* **EXTRACTED RECORDS**:
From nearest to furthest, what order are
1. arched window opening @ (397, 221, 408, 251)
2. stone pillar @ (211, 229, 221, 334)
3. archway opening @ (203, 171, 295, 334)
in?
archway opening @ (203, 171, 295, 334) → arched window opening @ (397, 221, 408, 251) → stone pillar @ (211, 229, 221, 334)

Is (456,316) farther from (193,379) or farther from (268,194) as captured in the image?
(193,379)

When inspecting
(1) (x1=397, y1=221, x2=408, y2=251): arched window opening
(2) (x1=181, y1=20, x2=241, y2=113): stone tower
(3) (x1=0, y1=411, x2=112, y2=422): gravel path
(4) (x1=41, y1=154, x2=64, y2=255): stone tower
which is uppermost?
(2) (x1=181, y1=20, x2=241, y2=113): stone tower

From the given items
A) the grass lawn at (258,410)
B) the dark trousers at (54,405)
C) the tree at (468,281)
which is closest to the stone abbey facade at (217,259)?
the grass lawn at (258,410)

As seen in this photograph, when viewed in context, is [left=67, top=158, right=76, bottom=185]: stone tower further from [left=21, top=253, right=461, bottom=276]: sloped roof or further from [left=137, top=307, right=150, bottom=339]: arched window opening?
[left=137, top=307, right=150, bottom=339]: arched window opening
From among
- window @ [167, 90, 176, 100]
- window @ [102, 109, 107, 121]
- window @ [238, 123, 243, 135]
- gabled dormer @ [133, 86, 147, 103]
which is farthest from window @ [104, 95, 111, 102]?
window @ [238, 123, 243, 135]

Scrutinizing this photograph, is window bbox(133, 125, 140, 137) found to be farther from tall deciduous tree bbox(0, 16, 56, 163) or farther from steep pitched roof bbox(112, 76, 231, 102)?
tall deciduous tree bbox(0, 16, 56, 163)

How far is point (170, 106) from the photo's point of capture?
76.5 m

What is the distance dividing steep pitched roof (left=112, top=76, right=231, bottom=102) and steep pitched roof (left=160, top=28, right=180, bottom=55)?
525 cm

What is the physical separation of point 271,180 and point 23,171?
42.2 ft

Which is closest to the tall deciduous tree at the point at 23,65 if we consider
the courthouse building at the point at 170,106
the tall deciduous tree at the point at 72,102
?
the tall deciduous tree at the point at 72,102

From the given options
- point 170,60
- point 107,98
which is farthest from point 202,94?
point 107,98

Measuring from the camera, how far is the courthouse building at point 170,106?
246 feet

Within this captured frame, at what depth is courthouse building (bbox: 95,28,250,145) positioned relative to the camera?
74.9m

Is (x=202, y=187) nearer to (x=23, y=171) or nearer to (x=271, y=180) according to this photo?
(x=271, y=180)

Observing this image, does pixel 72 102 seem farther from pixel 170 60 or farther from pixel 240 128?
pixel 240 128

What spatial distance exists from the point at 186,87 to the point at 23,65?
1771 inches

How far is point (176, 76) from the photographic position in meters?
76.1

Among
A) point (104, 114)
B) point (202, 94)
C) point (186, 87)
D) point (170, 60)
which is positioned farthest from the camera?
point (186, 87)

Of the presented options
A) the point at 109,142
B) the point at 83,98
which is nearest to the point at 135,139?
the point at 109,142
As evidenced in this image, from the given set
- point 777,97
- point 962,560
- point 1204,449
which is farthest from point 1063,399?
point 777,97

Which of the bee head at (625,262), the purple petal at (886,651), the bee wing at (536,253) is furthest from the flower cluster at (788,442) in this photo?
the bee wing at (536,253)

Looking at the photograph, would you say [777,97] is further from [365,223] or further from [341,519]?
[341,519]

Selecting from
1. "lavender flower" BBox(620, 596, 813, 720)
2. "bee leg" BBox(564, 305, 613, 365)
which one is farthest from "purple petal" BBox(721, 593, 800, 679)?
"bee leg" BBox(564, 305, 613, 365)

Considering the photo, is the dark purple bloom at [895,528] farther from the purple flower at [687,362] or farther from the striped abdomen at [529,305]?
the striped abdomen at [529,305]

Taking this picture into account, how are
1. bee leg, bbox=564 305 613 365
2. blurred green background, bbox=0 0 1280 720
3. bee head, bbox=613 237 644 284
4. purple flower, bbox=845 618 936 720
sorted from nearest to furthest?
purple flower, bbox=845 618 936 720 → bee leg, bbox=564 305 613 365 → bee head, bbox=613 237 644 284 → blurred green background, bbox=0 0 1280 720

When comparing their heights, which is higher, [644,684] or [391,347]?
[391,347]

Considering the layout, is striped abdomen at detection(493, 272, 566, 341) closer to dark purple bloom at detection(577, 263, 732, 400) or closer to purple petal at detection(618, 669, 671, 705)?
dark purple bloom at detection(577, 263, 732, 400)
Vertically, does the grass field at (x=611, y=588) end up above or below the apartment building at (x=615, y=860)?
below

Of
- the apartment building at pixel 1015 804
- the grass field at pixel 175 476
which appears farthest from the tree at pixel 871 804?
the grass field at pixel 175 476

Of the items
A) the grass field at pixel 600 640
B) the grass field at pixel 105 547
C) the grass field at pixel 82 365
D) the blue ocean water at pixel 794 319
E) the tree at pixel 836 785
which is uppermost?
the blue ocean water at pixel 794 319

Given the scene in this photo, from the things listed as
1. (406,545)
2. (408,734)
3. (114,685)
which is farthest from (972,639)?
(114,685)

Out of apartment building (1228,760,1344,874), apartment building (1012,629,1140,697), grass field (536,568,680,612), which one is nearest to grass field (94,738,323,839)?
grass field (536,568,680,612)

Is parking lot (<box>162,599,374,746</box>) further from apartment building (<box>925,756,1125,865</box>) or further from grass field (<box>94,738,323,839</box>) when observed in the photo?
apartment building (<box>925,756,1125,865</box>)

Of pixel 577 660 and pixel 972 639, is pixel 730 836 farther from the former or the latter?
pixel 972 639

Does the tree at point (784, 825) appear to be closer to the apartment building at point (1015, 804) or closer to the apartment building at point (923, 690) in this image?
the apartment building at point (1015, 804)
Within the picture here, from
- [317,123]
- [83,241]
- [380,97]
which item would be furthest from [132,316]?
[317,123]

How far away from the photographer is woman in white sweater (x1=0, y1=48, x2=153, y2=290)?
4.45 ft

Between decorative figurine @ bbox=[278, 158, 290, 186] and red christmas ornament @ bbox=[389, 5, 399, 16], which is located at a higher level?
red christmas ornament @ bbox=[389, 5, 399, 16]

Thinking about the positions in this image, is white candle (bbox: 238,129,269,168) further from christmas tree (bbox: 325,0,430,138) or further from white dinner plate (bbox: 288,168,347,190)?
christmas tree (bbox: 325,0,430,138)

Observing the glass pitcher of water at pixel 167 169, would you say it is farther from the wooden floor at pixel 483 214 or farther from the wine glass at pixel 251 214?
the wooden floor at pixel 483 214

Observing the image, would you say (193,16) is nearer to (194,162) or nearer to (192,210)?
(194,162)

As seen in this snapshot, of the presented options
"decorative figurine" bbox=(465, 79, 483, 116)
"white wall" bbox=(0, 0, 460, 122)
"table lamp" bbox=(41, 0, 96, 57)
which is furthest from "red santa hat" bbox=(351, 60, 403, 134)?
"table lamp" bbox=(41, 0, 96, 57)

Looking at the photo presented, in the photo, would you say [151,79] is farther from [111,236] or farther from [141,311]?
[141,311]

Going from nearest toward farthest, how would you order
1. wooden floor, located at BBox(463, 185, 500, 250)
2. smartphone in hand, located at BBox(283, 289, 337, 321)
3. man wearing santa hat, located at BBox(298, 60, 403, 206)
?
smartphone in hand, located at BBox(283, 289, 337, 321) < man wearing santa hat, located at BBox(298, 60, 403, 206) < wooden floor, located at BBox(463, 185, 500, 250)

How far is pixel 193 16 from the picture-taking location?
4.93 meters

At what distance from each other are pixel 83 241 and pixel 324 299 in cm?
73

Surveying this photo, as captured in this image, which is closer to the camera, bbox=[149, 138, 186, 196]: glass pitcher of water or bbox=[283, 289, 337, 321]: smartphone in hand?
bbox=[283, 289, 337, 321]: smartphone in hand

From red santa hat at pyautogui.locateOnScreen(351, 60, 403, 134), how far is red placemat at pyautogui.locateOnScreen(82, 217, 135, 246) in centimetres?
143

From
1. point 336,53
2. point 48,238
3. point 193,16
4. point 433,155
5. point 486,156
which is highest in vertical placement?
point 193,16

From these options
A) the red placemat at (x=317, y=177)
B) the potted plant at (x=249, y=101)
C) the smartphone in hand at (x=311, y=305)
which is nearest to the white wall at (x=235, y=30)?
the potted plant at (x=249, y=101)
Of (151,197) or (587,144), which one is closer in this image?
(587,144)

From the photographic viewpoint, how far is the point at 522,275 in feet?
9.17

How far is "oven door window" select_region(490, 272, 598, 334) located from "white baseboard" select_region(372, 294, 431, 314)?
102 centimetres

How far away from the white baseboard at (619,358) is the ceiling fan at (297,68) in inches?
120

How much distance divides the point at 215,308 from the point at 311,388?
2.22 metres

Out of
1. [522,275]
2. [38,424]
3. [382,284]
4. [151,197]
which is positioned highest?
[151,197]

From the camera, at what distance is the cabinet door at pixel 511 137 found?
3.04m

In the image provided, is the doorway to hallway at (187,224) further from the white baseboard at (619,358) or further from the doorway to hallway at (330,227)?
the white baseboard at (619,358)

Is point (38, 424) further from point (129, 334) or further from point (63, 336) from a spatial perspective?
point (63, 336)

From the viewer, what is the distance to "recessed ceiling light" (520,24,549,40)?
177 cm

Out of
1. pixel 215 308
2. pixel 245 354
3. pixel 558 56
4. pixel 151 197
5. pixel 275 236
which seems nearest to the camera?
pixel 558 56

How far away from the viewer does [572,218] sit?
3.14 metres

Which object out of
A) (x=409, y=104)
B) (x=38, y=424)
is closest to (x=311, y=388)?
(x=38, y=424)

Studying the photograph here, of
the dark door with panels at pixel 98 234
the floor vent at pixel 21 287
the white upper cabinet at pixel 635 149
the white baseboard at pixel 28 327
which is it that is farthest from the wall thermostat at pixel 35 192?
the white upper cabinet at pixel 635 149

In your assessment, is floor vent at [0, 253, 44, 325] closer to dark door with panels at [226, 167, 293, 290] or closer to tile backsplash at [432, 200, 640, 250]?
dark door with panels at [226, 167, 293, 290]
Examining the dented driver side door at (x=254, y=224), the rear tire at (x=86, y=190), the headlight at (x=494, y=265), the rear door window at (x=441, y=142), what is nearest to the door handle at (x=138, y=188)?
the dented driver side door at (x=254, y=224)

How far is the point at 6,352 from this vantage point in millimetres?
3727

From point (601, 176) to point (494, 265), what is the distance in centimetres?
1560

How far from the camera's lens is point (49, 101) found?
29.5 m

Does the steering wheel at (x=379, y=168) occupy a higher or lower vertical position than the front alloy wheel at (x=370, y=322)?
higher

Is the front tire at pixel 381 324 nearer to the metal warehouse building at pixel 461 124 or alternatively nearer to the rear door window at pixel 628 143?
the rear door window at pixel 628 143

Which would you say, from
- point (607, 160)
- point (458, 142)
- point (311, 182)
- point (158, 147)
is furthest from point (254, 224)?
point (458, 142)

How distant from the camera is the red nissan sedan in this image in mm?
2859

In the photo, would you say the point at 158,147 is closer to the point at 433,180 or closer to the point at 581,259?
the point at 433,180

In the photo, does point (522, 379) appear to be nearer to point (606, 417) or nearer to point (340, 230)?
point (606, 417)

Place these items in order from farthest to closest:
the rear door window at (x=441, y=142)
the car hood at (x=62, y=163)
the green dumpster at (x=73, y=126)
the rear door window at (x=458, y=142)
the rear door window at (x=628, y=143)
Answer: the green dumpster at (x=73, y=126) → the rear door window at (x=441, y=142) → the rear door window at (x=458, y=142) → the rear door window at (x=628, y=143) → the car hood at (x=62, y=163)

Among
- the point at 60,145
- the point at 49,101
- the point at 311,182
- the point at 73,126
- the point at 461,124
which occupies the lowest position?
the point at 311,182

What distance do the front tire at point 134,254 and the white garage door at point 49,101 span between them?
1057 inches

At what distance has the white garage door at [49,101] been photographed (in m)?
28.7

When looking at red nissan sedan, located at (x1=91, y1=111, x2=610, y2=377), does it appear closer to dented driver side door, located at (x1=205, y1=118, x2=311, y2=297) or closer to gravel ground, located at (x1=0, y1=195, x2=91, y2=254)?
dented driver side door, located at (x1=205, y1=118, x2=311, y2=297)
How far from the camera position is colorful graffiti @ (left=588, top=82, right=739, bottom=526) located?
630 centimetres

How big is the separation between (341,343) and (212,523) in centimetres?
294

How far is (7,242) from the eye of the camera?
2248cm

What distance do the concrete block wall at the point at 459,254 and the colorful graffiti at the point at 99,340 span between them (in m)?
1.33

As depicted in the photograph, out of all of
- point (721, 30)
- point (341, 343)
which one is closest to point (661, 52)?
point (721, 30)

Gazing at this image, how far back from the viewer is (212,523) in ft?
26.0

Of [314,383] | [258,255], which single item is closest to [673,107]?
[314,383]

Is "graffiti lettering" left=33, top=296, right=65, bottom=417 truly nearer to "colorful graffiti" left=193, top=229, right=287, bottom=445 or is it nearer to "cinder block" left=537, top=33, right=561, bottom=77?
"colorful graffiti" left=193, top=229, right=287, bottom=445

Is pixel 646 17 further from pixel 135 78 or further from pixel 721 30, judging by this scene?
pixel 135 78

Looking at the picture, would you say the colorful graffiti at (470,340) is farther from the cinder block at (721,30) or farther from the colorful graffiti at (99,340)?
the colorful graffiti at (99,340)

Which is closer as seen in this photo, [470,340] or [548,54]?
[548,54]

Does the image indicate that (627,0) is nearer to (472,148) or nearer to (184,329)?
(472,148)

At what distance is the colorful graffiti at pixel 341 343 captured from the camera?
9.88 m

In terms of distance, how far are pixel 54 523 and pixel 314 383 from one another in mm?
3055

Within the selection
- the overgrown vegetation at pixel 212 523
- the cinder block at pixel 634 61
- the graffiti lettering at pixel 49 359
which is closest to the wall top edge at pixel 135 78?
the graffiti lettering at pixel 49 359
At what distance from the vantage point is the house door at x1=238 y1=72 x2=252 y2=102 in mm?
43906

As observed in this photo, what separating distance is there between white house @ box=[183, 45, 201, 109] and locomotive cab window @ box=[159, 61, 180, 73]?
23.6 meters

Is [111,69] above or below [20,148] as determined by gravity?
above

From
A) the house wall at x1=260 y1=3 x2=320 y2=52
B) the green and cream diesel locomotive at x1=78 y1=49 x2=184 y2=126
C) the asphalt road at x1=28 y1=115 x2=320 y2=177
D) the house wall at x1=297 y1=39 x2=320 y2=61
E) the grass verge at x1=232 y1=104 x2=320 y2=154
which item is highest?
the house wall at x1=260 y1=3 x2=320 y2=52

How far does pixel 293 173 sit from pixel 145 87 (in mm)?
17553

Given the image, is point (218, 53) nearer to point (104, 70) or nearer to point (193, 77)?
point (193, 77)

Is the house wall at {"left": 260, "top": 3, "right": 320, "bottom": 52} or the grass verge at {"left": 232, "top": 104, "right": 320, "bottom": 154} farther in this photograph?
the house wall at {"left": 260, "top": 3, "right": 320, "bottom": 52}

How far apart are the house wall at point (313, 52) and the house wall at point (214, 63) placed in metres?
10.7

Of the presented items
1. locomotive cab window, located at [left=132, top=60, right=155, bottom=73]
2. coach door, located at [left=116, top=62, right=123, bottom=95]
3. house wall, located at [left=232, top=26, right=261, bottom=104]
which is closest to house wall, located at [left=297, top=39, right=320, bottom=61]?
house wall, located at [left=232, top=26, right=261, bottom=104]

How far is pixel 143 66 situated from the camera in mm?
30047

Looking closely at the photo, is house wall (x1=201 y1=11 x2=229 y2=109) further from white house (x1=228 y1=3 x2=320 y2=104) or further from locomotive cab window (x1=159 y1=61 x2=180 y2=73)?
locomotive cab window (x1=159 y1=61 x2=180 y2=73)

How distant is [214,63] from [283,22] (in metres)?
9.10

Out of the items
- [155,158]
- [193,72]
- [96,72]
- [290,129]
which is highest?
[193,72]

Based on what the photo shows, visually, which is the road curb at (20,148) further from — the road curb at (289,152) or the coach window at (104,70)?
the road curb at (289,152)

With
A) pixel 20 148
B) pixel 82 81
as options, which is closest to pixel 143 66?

* **THE REQUEST**: Please reproduce the records, starting at the line that has "From these options" and stopping after the line that has "2.22 metres", swapping "white baseboard" for "skirting board" and leaving everything else unchanged.

* **THE ANSWER**:
From these options
A) the red placemat at (x=317, y=177)
B) the potted plant at (x=249, y=101)
C) the smartphone in hand at (x=311, y=305)
which is nearest to the white wall at (x=235, y=30)?
the potted plant at (x=249, y=101)
Of (151,197) or (587,144), which one is closer in this image?
(587,144)

From the photographic viewpoint, how far is the point at 522,275 in feet?
9.17

How far is "oven door window" select_region(490, 272, 598, 334) located from "skirting board" select_region(372, 294, 431, 314)?
102 centimetres

How far away from the skirting board at (619,358) is the ceiling fan at (297,68) in inches?
120

How much distance divides the point at 215,308 from the point at 311,388?
2.22 metres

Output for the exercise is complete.